The grey haired court officer opened the door and said, “Parties and counsel please leave the courtroom.”
Before Greg could get his bearing, Fitz led him back out into the hallway. “Come, follow me back to my office,” he said, threading his way back to the stairwell.
This time the stairwell was empty, but the temperature seemed to have gone up another 20 degrees. Fitz seemed unaffected and he bounced from one foot to the other with nervous energy.
“Ok, I know things went really fast in there, so I’ll translate,” Fitz said to the still dazed Greg.
“First, the judge has order a psych evaluation for both you and your wife. Also, the evaluation will include interviews with your kids, and the psychologist will observe your interactions with the kids, and her interactions with the kids.”
Greg took a moment to try to understand, “Debbie’s dragging my kids into this? Forcing them to see a shrink? She’s the crazy one.”
Fitz nodded in understanding, “Sorry, it’s the system. And it helps you. She’s made all these wild-ass allegation against you. I see this all the time. Maybe she hears this from her friends and or reads it on the internet. She thinks that all she’d got to do is claim you’ve beat her and then whamm, she gets the house, kids and all the money.”

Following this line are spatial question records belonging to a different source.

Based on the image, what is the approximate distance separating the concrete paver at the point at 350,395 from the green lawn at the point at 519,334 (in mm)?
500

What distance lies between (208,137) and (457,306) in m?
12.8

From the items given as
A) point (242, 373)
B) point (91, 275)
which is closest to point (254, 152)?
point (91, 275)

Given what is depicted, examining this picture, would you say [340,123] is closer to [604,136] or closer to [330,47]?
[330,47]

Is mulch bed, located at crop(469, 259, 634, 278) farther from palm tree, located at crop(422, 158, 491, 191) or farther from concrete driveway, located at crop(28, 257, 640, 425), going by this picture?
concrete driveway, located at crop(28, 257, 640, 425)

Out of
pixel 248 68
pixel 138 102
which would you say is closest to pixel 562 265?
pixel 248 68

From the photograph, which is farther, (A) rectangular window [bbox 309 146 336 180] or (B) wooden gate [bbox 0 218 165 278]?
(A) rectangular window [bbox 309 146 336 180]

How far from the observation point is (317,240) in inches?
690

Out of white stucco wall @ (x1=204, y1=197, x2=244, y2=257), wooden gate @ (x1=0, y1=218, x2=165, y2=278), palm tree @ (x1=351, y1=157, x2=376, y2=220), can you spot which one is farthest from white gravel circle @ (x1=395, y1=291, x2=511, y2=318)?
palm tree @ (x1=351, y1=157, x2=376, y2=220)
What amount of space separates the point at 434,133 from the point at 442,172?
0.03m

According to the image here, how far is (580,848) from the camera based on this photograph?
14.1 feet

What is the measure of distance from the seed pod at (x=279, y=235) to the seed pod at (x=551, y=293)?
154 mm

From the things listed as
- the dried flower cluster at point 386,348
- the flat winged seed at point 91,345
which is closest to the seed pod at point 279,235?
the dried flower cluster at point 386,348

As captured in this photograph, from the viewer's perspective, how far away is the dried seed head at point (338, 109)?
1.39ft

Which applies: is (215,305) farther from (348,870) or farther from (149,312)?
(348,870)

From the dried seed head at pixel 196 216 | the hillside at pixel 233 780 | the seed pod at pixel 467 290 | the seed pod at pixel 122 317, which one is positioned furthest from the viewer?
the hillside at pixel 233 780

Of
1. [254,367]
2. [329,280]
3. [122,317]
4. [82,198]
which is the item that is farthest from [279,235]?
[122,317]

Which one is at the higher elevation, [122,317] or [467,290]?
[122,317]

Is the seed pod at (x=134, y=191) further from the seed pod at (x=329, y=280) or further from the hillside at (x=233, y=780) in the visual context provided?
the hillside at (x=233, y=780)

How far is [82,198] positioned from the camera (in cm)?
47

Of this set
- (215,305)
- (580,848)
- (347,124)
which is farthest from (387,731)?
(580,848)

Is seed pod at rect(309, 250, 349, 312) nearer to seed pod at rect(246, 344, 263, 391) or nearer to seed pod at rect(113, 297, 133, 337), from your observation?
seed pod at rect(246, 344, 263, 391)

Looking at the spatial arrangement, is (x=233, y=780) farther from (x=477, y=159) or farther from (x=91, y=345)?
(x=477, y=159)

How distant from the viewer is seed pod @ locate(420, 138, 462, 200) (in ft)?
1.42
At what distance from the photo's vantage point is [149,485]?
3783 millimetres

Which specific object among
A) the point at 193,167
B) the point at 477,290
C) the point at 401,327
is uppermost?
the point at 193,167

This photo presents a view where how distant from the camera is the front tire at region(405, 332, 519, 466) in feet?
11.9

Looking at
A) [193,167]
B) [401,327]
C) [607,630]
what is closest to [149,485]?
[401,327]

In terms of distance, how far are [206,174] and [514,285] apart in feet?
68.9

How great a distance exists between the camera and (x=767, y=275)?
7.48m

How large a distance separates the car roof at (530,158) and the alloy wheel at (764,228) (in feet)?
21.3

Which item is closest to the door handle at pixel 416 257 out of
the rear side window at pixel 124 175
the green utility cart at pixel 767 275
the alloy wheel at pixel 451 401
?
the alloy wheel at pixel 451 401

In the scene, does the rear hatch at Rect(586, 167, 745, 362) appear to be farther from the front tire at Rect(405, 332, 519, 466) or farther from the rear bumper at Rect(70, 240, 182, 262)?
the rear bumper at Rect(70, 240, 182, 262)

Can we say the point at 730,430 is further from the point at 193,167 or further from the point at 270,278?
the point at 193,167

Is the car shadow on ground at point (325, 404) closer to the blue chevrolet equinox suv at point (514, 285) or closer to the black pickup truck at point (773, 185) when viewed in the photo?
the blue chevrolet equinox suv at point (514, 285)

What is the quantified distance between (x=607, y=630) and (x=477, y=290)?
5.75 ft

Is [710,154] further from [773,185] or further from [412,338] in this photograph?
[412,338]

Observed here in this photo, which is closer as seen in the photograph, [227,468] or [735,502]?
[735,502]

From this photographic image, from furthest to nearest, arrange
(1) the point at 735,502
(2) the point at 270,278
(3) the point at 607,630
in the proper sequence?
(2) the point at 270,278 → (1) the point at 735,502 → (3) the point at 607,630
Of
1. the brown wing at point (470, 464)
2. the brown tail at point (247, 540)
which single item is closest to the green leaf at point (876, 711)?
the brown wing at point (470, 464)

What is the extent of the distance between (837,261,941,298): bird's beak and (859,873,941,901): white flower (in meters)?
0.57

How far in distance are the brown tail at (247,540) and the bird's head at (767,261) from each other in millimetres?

“I never touched her or the kids,” Greg said.
“I know and that’s the beauty of the forensic. The doctor appointed is an old hand, Bob Cunningham. And if she coaches the kids to lie about you, he should catch it.”
Greg shook his head. “Get my kids to lie?”
“Yeah, it’s called coaching. Mom tells the kids that if they don’t say daddy beat them with a bat, all sorts of bad things will happen to them. Also, some of the women like get the kids on their side. I call it ‘Team Mommy’. Team Mommy against Evil Daddy.”
Greg felt like he’d been kicked in the stomach. He leaned back against the wall and closed his eyes, wishing that his nightmare would end. He felt Fitz’s hand on his shoulder.
“Look, you’re a good guy and your kids are crazy about you. Cunningham’s going to see that. Debbie’s going to overplay her hand when she meets with Cunningham. This will work out.”
“And what do I do in the meantime? When do I get to see my kids?”
“Ok, this is the bad part, but it’s temporary. You can only get to see your kids for about an hour a week at FVS, don’t ask me what it stands for. A social worker will be in the room with you watching.”
“Watching like I’m a some criminal? Like I’d hurt my own kids?” The anger was surging out again.
“Take it easy, we can turn this around.”
“How?” Greg asked belligerently.
“Right now, it’s Debbie’s word against yours. Now, we have not one but two independent observers, Cunningham and a social worker at FVS. When we come back there will be reports. The visitation is going to show that the kids love you and most importantly are not afraid of you. I know this judge, once she sees that Debbie is full of shit, it will turn.”